→ **STATED PROBLEM**: Filter the records down to the lines containing the word "green", and copy each of those lines in full.

Questions about scene geometry
....

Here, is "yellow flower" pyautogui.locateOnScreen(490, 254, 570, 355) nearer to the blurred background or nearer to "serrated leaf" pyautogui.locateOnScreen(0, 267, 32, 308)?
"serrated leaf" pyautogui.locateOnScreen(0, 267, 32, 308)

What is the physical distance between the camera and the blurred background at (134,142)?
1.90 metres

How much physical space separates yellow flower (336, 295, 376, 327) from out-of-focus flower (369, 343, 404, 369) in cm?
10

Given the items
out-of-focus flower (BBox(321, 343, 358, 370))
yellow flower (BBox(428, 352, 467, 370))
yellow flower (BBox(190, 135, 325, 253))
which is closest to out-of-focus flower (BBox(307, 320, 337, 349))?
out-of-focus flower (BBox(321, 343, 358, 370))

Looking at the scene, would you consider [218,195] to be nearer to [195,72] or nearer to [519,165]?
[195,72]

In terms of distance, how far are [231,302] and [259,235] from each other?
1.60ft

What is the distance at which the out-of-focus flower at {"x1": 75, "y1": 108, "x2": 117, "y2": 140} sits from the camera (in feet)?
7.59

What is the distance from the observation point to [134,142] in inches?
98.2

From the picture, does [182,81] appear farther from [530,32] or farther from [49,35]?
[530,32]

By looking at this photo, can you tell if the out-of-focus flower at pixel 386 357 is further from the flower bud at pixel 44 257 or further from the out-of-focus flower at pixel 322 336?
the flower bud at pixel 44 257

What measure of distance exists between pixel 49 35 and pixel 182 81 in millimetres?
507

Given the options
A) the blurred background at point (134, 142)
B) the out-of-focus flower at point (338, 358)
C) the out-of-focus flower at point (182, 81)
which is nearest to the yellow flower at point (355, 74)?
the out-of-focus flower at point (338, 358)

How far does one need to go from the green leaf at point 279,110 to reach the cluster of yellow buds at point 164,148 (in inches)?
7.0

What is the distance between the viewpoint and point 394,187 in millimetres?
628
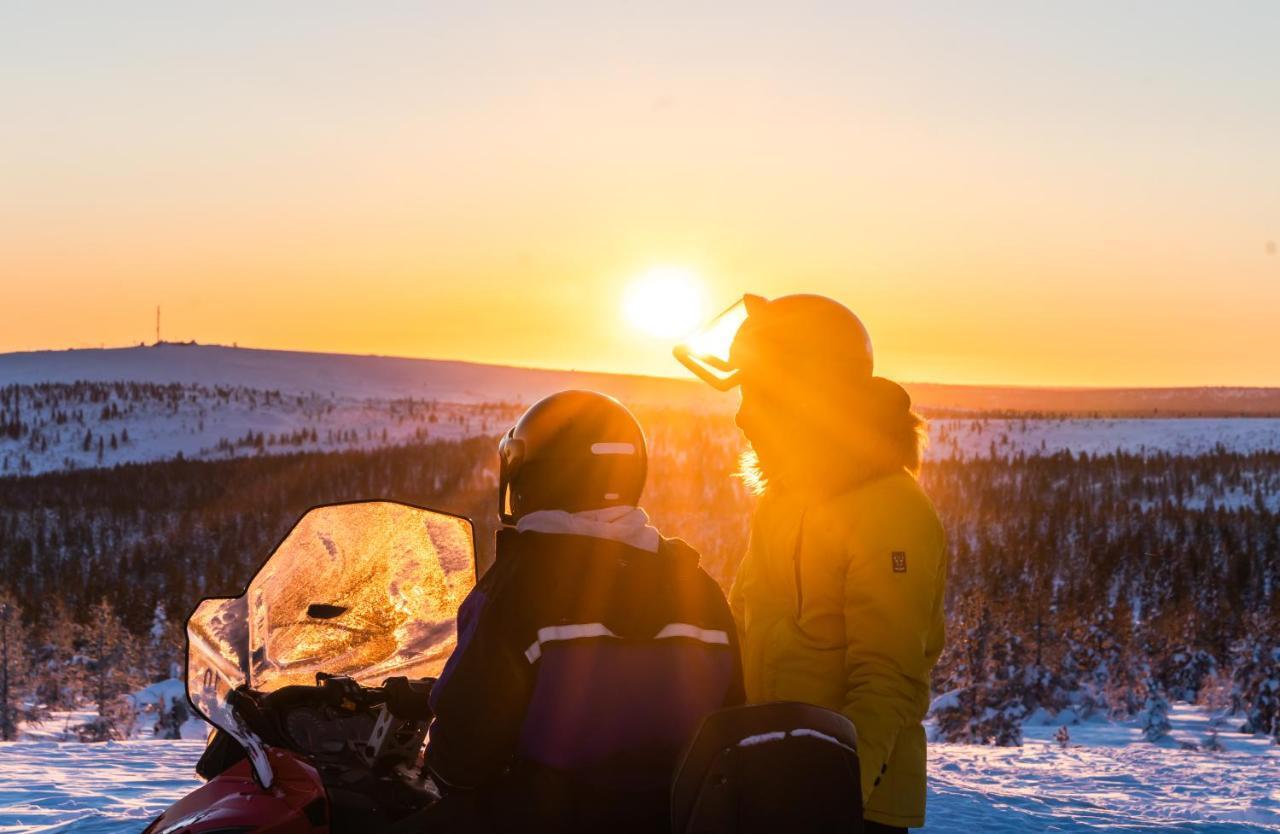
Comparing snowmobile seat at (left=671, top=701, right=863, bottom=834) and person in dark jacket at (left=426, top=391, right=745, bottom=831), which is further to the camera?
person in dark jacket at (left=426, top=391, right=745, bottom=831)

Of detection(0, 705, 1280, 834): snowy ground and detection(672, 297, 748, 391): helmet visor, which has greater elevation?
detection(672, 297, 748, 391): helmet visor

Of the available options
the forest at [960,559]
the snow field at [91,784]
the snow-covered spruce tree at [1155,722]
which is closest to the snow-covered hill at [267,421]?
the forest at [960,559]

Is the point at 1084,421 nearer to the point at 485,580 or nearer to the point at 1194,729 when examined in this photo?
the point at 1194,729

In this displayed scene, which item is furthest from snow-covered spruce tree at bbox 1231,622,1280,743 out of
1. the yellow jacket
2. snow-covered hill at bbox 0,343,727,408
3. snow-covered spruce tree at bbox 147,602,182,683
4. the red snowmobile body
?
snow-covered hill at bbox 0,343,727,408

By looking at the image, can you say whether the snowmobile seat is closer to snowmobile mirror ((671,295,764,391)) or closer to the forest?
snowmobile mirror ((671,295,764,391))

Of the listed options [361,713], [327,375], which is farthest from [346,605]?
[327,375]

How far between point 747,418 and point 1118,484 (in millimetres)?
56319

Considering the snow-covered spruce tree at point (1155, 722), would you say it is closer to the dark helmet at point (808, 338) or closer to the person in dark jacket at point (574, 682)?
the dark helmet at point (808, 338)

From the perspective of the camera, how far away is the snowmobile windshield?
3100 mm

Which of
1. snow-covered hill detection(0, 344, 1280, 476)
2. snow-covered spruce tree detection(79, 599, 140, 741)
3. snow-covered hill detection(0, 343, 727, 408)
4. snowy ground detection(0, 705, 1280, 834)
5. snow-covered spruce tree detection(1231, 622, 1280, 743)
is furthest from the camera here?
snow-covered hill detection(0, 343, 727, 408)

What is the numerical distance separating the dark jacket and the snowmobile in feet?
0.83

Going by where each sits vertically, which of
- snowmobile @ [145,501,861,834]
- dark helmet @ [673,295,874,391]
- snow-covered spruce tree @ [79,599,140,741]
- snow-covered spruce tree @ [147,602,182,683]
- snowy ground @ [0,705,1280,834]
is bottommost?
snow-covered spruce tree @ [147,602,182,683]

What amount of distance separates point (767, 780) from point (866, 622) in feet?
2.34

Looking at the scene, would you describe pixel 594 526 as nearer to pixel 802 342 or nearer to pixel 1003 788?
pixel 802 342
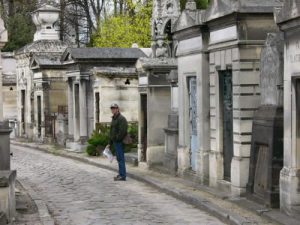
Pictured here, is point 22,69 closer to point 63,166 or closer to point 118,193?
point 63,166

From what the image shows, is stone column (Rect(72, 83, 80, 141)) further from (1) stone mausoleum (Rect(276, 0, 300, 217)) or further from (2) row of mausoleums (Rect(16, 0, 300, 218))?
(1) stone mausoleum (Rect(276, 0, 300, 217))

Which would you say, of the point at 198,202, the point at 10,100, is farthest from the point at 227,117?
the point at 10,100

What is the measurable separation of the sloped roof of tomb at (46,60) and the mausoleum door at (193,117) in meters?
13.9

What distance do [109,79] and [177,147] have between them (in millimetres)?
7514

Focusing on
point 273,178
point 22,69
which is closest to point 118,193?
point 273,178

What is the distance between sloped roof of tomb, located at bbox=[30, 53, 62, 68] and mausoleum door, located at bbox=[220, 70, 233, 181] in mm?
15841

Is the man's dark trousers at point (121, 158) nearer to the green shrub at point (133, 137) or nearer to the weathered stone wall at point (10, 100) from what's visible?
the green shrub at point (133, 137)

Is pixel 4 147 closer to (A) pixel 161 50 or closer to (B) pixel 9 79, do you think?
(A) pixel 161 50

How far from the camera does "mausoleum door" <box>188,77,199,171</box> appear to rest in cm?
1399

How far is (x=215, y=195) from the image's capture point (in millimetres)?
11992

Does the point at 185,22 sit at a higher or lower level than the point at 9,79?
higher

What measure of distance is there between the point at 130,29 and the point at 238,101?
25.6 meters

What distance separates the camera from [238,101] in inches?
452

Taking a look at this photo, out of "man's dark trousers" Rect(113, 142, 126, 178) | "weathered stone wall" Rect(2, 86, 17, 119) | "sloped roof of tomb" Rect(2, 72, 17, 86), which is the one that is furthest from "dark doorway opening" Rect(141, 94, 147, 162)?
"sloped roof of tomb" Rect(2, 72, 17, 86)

....

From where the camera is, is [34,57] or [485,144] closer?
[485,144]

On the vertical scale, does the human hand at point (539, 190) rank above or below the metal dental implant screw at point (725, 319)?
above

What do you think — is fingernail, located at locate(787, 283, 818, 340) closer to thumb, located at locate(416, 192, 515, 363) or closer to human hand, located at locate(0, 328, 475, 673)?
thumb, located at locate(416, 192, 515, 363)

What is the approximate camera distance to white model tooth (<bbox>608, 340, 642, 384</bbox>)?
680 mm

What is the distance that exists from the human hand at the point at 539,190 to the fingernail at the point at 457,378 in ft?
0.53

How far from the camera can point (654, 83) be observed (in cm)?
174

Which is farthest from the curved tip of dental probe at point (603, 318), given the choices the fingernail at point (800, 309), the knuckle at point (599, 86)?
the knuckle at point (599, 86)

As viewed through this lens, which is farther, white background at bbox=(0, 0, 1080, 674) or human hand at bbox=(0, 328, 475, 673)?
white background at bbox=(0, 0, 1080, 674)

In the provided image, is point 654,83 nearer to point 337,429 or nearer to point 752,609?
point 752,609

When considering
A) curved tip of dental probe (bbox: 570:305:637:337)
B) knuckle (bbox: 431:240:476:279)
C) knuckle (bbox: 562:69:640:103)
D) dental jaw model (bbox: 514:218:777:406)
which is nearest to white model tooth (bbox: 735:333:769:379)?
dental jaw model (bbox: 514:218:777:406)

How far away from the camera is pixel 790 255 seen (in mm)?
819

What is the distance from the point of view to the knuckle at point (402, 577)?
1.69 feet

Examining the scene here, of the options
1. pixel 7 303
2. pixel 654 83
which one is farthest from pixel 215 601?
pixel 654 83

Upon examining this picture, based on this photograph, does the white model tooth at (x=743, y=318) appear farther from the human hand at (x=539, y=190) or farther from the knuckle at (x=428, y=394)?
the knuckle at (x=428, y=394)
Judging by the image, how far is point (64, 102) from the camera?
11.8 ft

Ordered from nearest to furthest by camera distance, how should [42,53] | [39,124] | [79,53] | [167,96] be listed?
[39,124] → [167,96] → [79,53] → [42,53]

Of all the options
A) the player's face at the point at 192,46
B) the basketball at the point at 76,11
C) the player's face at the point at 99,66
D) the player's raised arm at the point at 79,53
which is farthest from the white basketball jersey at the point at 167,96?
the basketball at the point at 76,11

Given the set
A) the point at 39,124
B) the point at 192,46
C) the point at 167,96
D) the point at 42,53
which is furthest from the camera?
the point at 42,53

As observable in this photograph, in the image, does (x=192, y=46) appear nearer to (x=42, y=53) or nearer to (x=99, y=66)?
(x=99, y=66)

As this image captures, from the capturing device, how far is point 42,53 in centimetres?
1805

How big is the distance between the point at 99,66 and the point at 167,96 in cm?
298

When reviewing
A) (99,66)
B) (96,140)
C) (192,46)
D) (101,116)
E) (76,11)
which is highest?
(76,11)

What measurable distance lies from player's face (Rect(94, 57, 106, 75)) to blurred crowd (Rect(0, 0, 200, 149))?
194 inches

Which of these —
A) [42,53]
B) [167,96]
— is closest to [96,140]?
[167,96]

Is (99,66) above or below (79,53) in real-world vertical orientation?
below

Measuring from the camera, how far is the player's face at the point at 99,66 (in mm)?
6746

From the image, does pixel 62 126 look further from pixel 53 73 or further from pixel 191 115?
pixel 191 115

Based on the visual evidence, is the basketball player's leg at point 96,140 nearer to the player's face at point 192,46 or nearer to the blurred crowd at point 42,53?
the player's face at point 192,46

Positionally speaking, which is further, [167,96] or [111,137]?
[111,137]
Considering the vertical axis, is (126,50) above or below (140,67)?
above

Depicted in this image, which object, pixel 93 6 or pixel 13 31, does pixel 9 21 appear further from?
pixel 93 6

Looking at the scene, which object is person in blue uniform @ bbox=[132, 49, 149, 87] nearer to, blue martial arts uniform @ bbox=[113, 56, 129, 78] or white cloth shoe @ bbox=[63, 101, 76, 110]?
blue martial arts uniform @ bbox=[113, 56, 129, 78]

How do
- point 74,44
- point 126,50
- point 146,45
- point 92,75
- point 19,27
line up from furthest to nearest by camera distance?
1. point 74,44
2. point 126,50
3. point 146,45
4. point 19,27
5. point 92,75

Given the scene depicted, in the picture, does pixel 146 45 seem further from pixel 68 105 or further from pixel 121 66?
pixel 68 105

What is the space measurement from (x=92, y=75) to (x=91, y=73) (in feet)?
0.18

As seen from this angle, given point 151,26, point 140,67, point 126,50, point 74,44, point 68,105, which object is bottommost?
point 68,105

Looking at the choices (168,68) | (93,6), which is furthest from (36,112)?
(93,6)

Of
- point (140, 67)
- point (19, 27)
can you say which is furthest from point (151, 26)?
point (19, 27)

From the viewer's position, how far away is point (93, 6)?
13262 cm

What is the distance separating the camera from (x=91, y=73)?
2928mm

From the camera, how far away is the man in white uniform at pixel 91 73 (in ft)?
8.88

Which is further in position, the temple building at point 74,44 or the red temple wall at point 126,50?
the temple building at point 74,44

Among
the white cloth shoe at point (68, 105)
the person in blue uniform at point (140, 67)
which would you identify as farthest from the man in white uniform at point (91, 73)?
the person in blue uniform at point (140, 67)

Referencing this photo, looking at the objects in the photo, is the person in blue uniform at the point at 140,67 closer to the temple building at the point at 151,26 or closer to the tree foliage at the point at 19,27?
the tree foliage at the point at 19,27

....

→ **TASK RESULT**:
How far does one need to go from the green leaf at point 279,110 to reach the cluster of yellow buds at point 164,148 (in inches)?
Is the man's dark trousers at point (121, 158) nearer to the green shrub at point (133, 137) or nearer to the weathered stone wall at point (10, 100) from what's visible?
the green shrub at point (133, 137)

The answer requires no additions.